Real Estate News, Reviews and Investment

Commercial Property: Banks

While historically banks have tended to be grandiose stone structures, this is less often the case nowadays and many banks operate out of standard commercial units or office buildings.

This article focuses on banks as commercial property. Find out more about what banks do and the role of banks as lenders.

Commercial Property- Banks

Commercial Property- Banks

Commercial or retail banks will still usually have a branch on a local retail street where customers can deposit money in a their accounts or talk to staff in person, but most have opened up online banking and telephone banking options for their customers. Some banks, indeed, have no branches at all but deal with their customers entirely by phone or online.

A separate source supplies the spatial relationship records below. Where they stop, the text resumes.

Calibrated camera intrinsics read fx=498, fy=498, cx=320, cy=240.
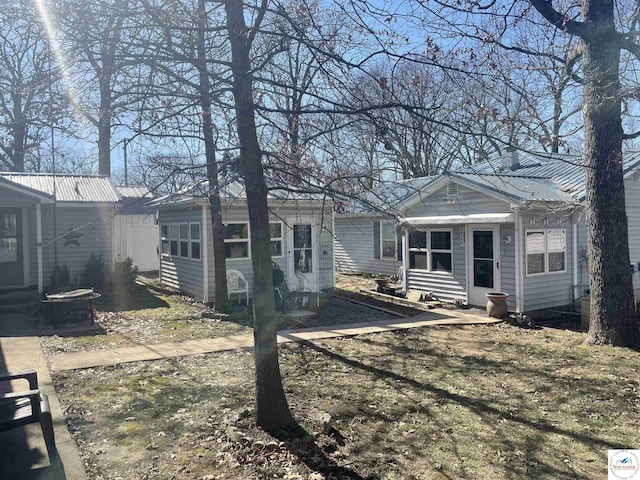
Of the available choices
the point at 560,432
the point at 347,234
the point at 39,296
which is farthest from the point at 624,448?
the point at 347,234

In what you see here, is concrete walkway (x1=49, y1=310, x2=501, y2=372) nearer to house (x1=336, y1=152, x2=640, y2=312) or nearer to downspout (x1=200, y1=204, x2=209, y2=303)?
house (x1=336, y1=152, x2=640, y2=312)

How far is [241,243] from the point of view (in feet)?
44.9

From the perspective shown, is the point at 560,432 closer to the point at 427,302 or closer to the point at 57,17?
the point at 57,17

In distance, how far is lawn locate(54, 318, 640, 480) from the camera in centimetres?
420

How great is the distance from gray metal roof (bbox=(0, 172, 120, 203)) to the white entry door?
587cm

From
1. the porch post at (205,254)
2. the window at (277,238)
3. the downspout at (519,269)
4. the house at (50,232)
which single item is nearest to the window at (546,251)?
the downspout at (519,269)

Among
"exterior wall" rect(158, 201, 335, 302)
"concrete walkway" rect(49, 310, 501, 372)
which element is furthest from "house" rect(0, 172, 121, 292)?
"concrete walkway" rect(49, 310, 501, 372)

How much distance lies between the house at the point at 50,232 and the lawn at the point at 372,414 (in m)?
9.08

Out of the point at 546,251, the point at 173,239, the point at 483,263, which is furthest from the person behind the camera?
the point at 173,239

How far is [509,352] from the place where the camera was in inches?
330

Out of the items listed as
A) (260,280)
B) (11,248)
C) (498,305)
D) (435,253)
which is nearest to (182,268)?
(11,248)

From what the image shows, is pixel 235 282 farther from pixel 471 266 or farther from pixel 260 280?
pixel 260 280

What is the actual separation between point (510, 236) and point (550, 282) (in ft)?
5.39

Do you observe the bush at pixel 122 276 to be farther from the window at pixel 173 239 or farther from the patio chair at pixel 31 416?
the patio chair at pixel 31 416
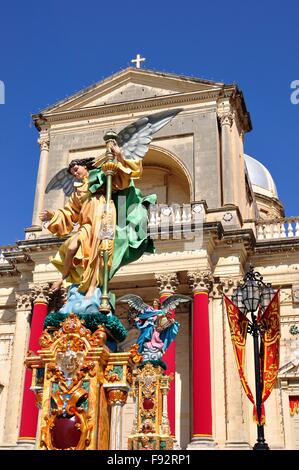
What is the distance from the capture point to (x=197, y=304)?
66.8ft

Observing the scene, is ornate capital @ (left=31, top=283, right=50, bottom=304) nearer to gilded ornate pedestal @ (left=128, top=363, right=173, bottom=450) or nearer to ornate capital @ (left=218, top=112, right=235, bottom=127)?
ornate capital @ (left=218, top=112, right=235, bottom=127)

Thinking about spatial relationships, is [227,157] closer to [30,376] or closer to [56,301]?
[56,301]

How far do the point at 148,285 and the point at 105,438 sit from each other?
16.8 m

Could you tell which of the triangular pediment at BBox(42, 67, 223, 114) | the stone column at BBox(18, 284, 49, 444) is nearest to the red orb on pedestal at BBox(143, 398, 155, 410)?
the stone column at BBox(18, 284, 49, 444)

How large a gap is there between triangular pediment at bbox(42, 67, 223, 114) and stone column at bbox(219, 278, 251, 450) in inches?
427

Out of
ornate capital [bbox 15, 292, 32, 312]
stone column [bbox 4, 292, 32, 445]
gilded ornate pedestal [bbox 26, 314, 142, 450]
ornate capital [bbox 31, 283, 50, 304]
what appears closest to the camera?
gilded ornate pedestal [bbox 26, 314, 142, 450]

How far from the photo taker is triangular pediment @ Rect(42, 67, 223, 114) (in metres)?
25.1

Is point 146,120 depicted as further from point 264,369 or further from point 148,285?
point 148,285

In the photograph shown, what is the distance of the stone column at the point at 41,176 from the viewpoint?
24661mm

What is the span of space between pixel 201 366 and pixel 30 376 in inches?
238

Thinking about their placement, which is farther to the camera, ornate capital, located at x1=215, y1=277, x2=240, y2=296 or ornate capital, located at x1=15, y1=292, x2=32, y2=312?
ornate capital, located at x1=15, y1=292, x2=32, y2=312

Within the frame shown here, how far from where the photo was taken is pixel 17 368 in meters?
22.1

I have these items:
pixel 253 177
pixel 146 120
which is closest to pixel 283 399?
pixel 146 120

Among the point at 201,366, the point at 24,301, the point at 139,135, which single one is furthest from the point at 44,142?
the point at 139,135
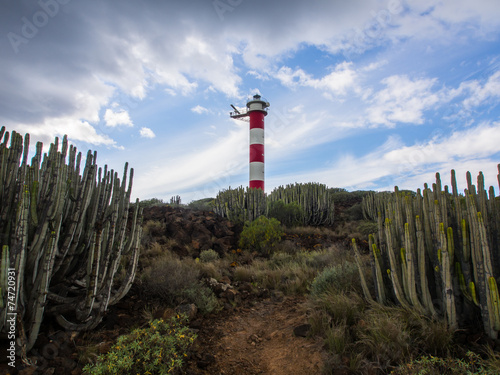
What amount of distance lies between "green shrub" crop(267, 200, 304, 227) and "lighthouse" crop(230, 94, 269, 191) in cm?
792

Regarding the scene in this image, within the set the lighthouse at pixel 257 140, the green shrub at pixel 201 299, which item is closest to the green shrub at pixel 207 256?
the green shrub at pixel 201 299

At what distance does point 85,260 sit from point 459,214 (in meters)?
4.54

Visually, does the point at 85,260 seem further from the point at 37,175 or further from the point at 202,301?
the point at 202,301

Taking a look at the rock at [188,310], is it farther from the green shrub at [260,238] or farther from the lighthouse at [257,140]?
the lighthouse at [257,140]

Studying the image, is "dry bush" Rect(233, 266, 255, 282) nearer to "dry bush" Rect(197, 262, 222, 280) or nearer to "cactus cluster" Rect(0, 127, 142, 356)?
"dry bush" Rect(197, 262, 222, 280)

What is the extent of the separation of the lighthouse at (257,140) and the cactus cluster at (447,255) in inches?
693

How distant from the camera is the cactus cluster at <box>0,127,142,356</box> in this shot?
2.84 m

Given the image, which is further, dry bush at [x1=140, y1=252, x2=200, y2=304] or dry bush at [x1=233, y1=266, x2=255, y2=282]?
dry bush at [x1=233, y1=266, x2=255, y2=282]

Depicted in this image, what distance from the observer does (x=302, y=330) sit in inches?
146

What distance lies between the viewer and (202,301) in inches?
177

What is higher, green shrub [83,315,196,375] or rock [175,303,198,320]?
rock [175,303,198,320]

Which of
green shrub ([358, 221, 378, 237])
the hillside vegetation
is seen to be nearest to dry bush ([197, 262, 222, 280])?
the hillside vegetation

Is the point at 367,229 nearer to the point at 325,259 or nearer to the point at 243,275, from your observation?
the point at 325,259

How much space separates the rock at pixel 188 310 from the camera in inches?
163
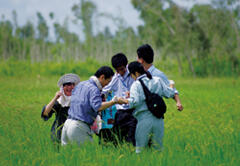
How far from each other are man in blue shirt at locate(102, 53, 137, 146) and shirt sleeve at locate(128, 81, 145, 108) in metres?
0.42

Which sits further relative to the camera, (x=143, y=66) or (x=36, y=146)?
(x=36, y=146)

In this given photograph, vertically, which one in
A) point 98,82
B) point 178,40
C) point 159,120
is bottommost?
point 159,120

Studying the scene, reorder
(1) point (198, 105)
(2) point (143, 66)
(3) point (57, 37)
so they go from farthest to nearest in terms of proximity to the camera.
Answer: (3) point (57, 37) < (1) point (198, 105) < (2) point (143, 66)

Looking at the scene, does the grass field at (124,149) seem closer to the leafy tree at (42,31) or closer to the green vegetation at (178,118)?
the green vegetation at (178,118)

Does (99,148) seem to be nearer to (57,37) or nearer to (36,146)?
(36,146)

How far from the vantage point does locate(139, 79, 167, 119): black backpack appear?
449 cm

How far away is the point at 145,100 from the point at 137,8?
31.9 m

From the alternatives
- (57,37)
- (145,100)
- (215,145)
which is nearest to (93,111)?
(145,100)

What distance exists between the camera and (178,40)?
29891 mm

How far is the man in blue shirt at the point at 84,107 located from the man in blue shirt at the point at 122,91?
0.11m

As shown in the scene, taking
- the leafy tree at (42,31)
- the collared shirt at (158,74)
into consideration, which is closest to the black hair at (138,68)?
the collared shirt at (158,74)

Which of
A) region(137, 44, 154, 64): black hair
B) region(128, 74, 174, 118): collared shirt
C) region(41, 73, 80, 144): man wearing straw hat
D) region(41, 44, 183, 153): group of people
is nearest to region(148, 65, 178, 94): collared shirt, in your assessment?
region(41, 44, 183, 153): group of people

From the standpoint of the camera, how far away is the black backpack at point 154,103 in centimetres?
449

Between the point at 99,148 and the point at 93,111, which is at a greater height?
the point at 93,111
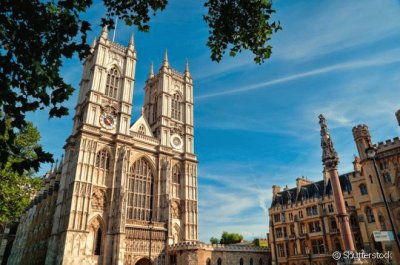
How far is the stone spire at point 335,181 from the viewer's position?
18325mm

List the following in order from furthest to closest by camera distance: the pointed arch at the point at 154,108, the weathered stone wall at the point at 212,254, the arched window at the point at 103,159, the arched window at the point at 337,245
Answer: the pointed arch at the point at 154,108 < the arched window at the point at 337,245 < the arched window at the point at 103,159 < the weathered stone wall at the point at 212,254

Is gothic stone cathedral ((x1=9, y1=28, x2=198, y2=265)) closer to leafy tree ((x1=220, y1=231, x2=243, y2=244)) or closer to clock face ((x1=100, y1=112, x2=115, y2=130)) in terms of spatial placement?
clock face ((x1=100, y1=112, x2=115, y2=130))

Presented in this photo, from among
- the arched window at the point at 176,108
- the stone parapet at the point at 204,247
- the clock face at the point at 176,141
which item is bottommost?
the stone parapet at the point at 204,247

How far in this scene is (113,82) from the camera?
41000 mm

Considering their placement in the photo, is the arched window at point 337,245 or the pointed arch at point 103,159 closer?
the pointed arch at point 103,159

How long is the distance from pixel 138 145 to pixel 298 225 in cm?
2438

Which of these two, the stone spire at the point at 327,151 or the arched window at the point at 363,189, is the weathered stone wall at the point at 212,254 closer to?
the arched window at the point at 363,189

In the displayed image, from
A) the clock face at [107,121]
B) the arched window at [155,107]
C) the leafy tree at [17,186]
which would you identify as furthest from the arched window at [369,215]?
the leafy tree at [17,186]

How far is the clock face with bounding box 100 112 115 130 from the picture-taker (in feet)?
121

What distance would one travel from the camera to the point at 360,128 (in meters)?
31.1

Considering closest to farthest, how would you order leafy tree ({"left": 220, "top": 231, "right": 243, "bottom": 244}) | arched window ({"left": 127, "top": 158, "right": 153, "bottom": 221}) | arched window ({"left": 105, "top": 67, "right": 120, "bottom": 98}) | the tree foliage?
the tree foliage < arched window ({"left": 127, "top": 158, "right": 153, "bottom": 221}) < arched window ({"left": 105, "top": 67, "right": 120, "bottom": 98}) < leafy tree ({"left": 220, "top": 231, "right": 243, "bottom": 244})

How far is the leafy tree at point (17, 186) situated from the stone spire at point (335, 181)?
74.2 feet

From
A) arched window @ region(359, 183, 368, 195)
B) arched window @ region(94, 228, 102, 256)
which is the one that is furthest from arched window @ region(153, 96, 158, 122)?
arched window @ region(359, 183, 368, 195)

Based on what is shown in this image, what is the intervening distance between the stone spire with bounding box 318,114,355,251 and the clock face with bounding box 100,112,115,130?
83.7 feet
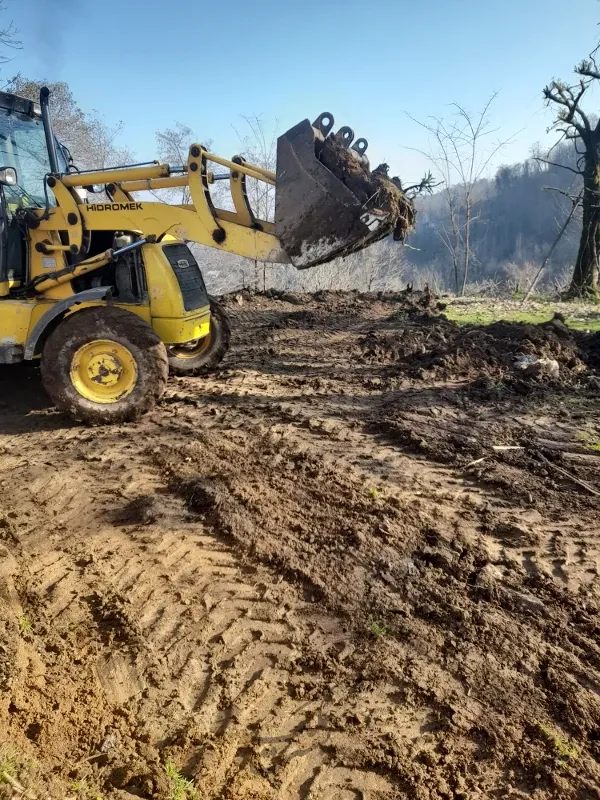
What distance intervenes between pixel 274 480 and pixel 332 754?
2.27m

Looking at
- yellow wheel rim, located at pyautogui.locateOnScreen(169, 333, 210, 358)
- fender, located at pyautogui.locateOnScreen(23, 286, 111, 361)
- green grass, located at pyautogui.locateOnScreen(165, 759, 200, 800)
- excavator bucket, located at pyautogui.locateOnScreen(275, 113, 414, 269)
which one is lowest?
green grass, located at pyautogui.locateOnScreen(165, 759, 200, 800)

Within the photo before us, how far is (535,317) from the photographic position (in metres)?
12.6

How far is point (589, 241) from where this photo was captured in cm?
1634

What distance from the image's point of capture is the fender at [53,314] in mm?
5289

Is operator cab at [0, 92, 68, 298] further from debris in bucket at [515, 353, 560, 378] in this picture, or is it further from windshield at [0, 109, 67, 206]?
debris in bucket at [515, 353, 560, 378]

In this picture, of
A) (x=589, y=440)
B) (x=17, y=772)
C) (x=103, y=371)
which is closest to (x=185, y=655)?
(x=17, y=772)

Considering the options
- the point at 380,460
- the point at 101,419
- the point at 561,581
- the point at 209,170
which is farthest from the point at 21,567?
the point at 209,170

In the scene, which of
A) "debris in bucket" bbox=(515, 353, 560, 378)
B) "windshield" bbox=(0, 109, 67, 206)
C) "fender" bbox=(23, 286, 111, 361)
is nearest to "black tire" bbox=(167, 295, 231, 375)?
"fender" bbox=(23, 286, 111, 361)

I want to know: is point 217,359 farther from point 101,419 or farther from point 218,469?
point 218,469

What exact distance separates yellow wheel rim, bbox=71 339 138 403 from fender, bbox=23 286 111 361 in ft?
1.29

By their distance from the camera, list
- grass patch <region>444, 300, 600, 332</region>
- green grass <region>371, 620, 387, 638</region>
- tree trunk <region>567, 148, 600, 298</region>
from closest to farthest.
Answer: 1. green grass <region>371, 620, 387, 638</region>
2. grass patch <region>444, 300, 600, 332</region>
3. tree trunk <region>567, 148, 600, 298</region>

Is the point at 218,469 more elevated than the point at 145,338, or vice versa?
the point at 145,338

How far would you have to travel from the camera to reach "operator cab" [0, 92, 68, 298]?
5742mm

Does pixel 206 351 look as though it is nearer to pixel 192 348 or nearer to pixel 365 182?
pixel 192 348
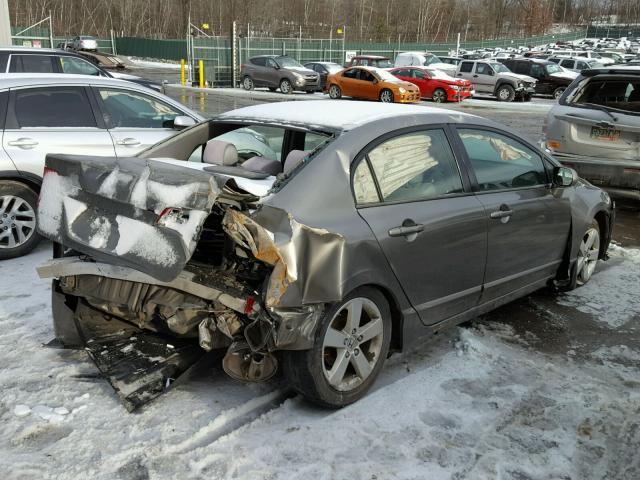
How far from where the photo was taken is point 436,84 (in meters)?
26.8

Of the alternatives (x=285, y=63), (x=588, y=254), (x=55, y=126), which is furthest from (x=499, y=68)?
(x=55, y=126)

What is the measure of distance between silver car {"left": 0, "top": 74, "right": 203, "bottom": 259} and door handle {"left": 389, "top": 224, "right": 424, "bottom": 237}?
3.19 m

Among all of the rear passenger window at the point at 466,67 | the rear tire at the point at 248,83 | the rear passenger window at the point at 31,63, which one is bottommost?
the rear tire at the point at 248,83

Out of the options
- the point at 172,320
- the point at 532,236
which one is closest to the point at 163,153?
the point at 172,320

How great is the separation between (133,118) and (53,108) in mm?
837

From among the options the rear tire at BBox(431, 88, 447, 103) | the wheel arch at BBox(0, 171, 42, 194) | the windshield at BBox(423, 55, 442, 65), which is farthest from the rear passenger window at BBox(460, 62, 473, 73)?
the wheel arch at BBox(0, 171, 42, 194)

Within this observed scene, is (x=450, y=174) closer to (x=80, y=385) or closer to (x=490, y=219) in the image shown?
(x=490, y=219)

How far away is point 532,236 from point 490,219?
62cm

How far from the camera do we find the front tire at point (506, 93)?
28.3 m

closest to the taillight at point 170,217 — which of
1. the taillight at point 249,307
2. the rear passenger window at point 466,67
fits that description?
the taillight at point 249,307

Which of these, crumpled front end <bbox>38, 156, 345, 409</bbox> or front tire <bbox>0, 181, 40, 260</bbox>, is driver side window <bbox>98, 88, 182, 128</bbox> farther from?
crumpled front end <bbox>38, 156, 345, 409</bbox>

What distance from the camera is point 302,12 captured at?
82.4m

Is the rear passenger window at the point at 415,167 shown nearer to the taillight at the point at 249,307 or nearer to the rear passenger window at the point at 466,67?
the taillight at the point at 249,307

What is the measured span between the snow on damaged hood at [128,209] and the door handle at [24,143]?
2.48 m
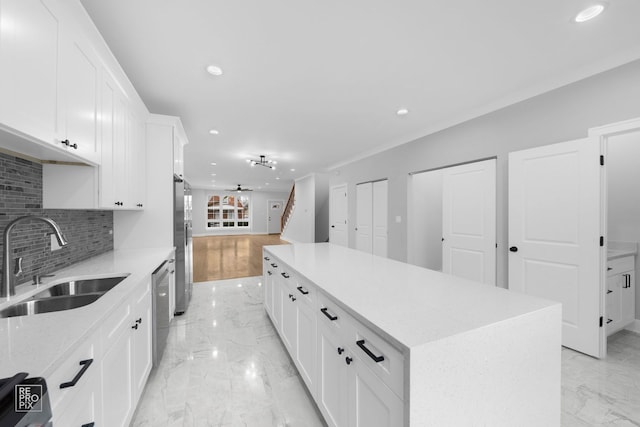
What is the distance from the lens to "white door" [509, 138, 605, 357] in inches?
92.4

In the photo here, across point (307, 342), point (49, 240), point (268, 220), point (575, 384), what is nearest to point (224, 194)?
point (268, 220)

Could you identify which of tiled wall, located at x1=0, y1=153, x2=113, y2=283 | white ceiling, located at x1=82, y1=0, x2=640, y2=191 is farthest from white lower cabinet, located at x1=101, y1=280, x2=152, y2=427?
white ceiling, located at x1=82, y1=0, x2=640, y2=191

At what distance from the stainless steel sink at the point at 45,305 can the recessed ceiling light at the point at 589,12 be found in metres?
3.73

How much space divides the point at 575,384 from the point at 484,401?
181 cm

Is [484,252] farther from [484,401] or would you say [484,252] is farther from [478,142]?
[484,401]

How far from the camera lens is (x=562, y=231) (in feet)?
8.33

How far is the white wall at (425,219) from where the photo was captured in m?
4.65

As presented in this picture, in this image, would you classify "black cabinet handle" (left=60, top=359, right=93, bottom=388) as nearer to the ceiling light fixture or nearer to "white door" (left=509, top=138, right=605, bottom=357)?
"white door" (left=509, top=138, right=605, bottom=357)

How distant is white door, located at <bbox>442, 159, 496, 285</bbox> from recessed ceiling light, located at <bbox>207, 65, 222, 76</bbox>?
10.8 ft

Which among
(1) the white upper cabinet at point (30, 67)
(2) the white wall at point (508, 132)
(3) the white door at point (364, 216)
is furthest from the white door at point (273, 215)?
(1) the white upper cabinet at point (30, 67)

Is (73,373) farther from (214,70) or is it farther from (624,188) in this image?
(624,188)

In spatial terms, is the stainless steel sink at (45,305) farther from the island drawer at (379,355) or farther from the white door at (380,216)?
the white door at (380,216)

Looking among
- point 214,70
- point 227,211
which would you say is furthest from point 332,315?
Result: point 227,211

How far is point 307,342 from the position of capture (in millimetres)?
1708
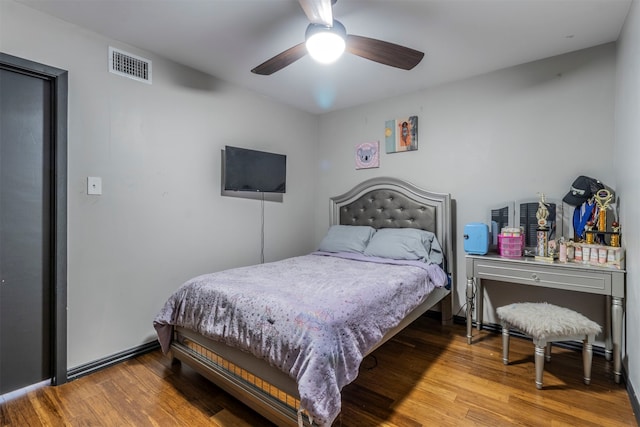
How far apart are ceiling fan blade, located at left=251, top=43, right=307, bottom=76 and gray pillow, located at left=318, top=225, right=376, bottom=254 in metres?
1.73

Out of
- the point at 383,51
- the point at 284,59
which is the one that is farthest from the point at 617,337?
the point at 284,59

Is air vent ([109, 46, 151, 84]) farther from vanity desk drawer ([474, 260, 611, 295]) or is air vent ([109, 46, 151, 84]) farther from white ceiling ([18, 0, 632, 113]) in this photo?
vanity desk drawer ([474, 260, 611, 295])

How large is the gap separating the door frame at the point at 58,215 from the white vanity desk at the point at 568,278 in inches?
116

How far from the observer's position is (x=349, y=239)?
10.3ft

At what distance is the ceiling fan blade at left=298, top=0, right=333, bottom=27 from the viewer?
4.87 feet

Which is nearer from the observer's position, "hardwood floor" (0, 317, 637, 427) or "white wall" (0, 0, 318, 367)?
"hardwood floor" (0, 317, 637, 427)

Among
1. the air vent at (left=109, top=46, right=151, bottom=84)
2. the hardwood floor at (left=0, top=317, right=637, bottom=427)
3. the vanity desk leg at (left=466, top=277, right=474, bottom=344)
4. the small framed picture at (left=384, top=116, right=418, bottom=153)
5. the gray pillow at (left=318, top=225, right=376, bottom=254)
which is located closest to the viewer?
the hardwood floor at (left=0, top=317, right=637, bottom=427)

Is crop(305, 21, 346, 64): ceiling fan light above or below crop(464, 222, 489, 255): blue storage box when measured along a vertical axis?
above

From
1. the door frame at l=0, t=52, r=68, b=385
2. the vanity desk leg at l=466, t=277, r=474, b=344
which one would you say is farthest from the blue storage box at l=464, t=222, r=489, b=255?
the door frame at l=0, t=52, r=68, b=385

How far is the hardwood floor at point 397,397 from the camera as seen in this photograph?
1.62m

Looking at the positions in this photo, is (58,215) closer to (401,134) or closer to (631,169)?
(401,134)

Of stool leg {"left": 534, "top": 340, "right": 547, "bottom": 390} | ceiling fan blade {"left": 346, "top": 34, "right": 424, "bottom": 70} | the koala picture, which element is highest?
ceiling fan blade {"left": 346, "top": 34, "right": 424, "bottom": 70}

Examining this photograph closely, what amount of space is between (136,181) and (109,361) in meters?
1.33

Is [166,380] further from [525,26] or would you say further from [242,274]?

Buildings used as banks today

As more and more transactions have become electronic, the elaborate systems of stone vaults and iron grills seen in older banks have become redundant and many high street banks now operate out of ordinary shop fronts in malls and shopping centres.

However, banks will still have specialized needs due to the nature of their business. These may include:

  • • Secure vehicle access
  • • Increased security such as additional alarm systems and guards
  • • Building work to install a cash machine or ATM
  • • Building work to install a safe or vault

As banks handle large volumes of cash for their customers, security concerns will always be paramount.

Buildings built as banks

Many large banks built in the 19th and early 20th centuries were designed to be both impressive and secure. They are usually well-placed in a town centre and may dominate the local retail street. Possible features may include:

  • • Thick brick or stone walls
  • • High ceilings
  • • Period detail such as marble in the main lobby area
  • • Fittings and features still in place, such as built-in counters
  • • Original or modern vault or safe

Repurposing bank buildings for commercial real estate investment

  • The shift and mergers between banks has meant that many established banks are closing less profitable or duplicate branches providing opportunities for real estate investors.
  • Many former bank buildings around the world have been successfully repurposed for other commercial real estate endeavours in part because their history and design adds value and charm to a new development within the existing structure.
  • Banks are usually built to last, which means that they may be particularly valued by the local council or community and may be subject to a preservation order.
  • The very strength of the structure can cause problems for new development – digging out a vault, for example, can be as tricky as breaking in.